Um terço das empresas públicas está em falência técnica, fundo do ex-BPN é o pior caso
Um terço das empresas públicas portuguesas está numa situação financeira e económica muito grave, com capitais próprios altamente negativos e a acumular prejuízos sucessivos, ano após ano, indica um novo estudo do Conselho das Finanças Públicas (CFP) sobre o Setor Empresarial do Estado (SEE), ontem divulgado. O pior caso é, de longe, o da Parvalorem, um dos três veículos criados na sequência da nacionalização do Banco Português de Negócios (BPN), em 2008.

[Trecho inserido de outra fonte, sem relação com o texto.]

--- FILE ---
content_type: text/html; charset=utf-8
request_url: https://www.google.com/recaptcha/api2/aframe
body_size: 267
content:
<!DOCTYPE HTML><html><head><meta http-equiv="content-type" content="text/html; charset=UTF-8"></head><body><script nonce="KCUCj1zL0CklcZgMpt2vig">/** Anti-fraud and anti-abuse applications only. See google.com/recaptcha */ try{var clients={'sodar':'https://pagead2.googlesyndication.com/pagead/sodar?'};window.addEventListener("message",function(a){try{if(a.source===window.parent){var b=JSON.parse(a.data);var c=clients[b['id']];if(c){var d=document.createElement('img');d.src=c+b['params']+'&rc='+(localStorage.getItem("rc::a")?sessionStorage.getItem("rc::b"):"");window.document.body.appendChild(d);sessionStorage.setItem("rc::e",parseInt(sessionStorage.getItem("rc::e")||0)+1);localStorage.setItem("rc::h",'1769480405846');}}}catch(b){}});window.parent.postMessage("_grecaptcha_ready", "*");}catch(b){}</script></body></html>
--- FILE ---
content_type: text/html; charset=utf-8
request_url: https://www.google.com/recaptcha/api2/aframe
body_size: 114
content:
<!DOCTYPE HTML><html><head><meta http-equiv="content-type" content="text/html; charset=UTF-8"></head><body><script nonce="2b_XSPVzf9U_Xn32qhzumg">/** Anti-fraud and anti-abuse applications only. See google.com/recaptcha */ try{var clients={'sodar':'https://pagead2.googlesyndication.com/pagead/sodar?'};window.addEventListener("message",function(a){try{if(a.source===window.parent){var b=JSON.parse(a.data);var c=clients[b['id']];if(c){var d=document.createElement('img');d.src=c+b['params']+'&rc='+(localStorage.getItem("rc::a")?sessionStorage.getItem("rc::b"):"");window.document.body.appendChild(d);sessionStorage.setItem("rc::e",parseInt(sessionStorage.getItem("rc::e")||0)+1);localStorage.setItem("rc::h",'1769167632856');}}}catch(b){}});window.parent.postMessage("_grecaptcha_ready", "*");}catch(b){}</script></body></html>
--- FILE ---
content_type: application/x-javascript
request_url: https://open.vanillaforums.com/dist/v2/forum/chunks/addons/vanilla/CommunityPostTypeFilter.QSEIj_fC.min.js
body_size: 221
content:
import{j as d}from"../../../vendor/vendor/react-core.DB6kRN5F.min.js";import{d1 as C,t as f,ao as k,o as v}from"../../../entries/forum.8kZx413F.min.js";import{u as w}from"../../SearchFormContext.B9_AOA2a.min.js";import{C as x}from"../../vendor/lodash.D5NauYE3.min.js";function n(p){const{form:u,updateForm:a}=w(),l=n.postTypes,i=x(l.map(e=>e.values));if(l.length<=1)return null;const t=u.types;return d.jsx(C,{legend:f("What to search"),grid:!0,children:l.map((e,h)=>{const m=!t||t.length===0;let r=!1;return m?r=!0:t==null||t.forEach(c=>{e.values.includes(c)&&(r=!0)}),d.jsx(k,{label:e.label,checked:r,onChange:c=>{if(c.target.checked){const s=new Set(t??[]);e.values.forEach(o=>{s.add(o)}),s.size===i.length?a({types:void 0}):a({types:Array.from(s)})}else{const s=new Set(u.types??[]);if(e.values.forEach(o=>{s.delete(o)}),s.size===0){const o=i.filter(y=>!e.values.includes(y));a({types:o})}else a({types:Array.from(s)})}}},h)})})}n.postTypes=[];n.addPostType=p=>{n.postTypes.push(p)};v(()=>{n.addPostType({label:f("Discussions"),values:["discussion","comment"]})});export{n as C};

A Parvalorem ficou com os restos do BPN, com muitos ativos problemáticos, tóxicos, imparidades. Até hoje, não parou de acumular dívida (que contrai junto do Estado, ou seja, às custas dos contribuintes) e a dar prejuízos de centenas de milhões de euros todos os anos.
O trabalho da entidade que avalia as Finanças Públicas, que vai até ao final de 2023, “analisa 86 empresas não financeiras e seis financeiras do SEE”, as maiores e mais representativas num universo de 147 entidades, dando emprego a mais de 160,6 mil pessoas. Destas, 29 empresas estavam em “falência técnica”, ou seja, um terço do total, diz o CFP.
Segundo o Conselho presidido por Nazaré da Costa Cabral, “no final de 2023, identificam-se 29 empresas não financeiras do SEE com capitais próprios negativos, o que corresponde a aproximadamente um terço do universo considerado”.
O CFP explica que “a presença de capitais próprios negativos significa que estas empresas se encontram numa situação que pode ser categorizada como de falência técnica”, sendo que “cinco destas empresas concentram mais de 90% do valor negativo global do setor, com destaque para a Parvalorem”. “As restantes 57 empresas não financeiras consideradas nesta análise apresentavam capitais próprios positivos, com cinco delas a concentrarem 79%” desse valor.
Só para se ter uma ideia do descalabro que a Parvalorem significa e pode ainda vir a significar para as contas portuguesas, o seu capital próprio negativo ascende a 4,9 mil milhões de euros.
Segundo o próprio Ministério das Finanças, no relatório da proposta de Orçamento do Estado para 2025 (OE 2025), a Parvalorem tem por pagar (ao Estado) empréstimos na ordem dos cinco mil milhões de euros (situação no final do primeiro semestre deste ano). A Parparticipadas, outro veículo com ativos tóxicos do antigo BPN, devia mais 125 milhões.
A escala de falência técnica da Parvalorem contrasta com a segunda pior, a TAP, SGPS, que tinha um capital próprio negativo muito mais baixo, na ordem dos 1,3 mil milhões de euros, no final do ano passado, segundo o CFP.
A Saúde “foi o setor que acumulou mais prejuízos em 2023, num total 993 milhões de euros, 76% do resultado líquido negativo do SEE”, indica o CFP.
Do outro lado do ranking, as empresas públicas que atualmente mais sólidas em termos de capital são a Infraestruturas de Portugal (rede de estradas públicas e ferrovia), com 12,9 mil milhões de euros em capital próprio. E, segundo o mesmo critério, logo a seguir surge o Metropolitano de Lisboa, com 1,9 mil milhões de euros em capital próprio.
Estes valores muito elevados explicam-se pela necessidade de as referidas empresas terem atualmente em curso planos de expansão e investimento de grande magnitude.
O CFP refere ainda que “apenas 33 das 86 empresas (ou grupos de empresas) registaram resultados líquidos positivos, num total de 517 milhões de euros”, sendo que “as restantes 53 registaram prejuízos de 1,3 mil milhões de euros (dos quais 98,5 milhões de euros decorrentes da Parvalorem, a empresa com o maior prejuízo em 2023)”.
Este ano, Nazaré da Costa Cabral foi ao Parlamento falar deste tema difícil. Disse coisas como “a Parvalorem e a Parups são sorvedouros de dinheiros públicos - não há outra forma de o dizer - com permanentes injeções de capital, desde logo empréstimos”, são “uma herança que tarda em resolver-se”, “ uma ferida nas nossas finanças públicas”.
Segundo o Tribunal de Contas, o prejuízo global acumulado até agora imputado aos contribuintes e decorrente da falência do BPN ascende a seis mil milhões de euros, uma fatura que ainda está bem longe de ser fechada.